Work required: Please copy the material word for word, starting at the line that contains "How much space" and ending with the final line of the material.

Questions on scene geometry:
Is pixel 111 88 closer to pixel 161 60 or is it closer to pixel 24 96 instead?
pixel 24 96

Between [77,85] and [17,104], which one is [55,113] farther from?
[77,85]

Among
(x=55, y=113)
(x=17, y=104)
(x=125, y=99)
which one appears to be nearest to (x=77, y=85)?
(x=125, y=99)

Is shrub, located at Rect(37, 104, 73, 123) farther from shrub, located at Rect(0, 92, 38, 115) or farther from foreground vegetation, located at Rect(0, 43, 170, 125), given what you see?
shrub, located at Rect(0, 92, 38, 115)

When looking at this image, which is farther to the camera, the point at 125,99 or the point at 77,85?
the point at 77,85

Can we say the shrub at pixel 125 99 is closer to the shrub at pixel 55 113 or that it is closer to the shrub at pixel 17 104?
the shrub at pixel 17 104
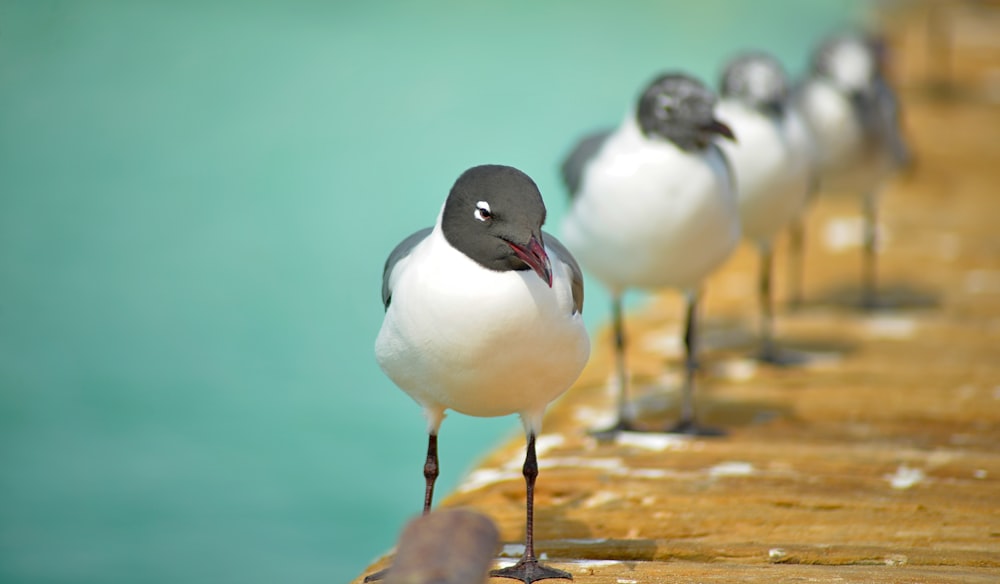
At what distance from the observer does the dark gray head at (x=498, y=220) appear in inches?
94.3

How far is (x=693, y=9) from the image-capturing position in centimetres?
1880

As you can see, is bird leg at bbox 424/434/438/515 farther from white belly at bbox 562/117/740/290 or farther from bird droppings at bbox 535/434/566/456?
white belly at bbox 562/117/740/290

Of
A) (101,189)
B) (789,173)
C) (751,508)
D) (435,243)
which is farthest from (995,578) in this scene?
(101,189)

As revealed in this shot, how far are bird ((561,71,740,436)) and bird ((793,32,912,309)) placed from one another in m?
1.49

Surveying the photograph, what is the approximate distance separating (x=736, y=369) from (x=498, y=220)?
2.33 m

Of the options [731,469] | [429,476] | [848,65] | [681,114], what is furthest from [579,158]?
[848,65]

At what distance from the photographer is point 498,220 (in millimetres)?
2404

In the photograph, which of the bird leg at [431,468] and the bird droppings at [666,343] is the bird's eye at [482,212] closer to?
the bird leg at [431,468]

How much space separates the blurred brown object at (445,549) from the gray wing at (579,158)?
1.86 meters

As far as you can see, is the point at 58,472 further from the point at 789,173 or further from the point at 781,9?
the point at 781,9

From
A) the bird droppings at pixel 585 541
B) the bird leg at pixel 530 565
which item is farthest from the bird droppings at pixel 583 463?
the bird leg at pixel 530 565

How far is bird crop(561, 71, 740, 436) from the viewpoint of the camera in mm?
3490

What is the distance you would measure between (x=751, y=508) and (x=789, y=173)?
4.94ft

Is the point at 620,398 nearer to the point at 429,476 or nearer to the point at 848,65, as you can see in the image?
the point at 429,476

Solution to this problem:
How much space separates the blurred brown object at (445,549) from the gray wing at (579,158)?
1.86 meters

As far as you can see, is the point at 58,472 further from the point at 789,173 or further from the point at 781,9?
the point at 781,9

From
A) the bird droppings at pixel 585 541
B) the bird leg at pixel 530 565
which item is farthest from the bird droppings at pixel 583 463?
the bird leg at pixel 530 565

How far is bird crop(561, 71, 740, 436) from the viewpoint of the camera in mm?
3490

What is the distance you would measure between (x=751, y=508) and (x=789, y=173)?
4.94ft

Is the point at 620,398 nearer to the point at 429,476 or nearer to the point at 848,65, as you can see in the image?
the point at 429,476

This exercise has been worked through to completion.